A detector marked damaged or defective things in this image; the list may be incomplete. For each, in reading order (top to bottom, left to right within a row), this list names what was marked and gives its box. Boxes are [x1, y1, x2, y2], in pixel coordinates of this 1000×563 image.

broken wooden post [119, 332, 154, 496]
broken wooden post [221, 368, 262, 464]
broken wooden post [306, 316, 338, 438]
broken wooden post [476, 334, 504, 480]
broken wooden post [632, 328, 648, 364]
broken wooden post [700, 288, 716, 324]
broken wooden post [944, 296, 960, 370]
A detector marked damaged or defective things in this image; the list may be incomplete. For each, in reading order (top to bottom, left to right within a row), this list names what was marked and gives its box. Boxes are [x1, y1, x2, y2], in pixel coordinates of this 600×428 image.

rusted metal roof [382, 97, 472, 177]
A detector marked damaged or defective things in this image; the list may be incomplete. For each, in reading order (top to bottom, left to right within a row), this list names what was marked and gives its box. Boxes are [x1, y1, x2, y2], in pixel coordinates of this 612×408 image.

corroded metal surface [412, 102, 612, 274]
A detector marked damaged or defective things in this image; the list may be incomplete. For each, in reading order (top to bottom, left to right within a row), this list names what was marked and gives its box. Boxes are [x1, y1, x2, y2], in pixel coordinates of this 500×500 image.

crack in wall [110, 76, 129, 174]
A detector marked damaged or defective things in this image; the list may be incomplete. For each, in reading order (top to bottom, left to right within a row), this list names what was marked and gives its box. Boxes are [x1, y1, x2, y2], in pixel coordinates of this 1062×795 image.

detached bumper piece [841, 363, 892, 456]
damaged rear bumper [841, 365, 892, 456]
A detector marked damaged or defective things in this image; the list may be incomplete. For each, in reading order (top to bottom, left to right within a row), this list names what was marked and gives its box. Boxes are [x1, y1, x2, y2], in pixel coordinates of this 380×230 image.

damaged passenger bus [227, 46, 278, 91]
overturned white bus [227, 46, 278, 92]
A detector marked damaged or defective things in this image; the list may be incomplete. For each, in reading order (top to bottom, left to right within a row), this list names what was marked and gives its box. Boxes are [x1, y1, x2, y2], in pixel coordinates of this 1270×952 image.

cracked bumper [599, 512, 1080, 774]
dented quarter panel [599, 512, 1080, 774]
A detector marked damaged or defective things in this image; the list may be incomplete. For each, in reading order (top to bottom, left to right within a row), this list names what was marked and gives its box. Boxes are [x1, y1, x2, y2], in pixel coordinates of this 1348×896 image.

########

OBJECTIVE
Reproduce the entries above word for word, starting at their very first line and continuing through the line that contains "broken wooden post [700, 288, 716, 324]", including that line.

WRITTEN REPLY
A detector marked damaged or defective things in this image; the list may be incomplete. For each, in reading order (top to bottom, left to right within a row), this list names what was marked and gives its box. Boxes are [x1, y1, x2, y2], in pixel coordinates of this 1000×563 image.

broken wooden post [119, 332, 154, 496]
broken wooden post [221, 368, 262, 464]
broken wooden post [306, 316, 338, 438]
broken wooden post [476, 334, 504, 480]
broken wooden post [632, 328, 648, 364]
broken wooden post [700, 288, 716, 324]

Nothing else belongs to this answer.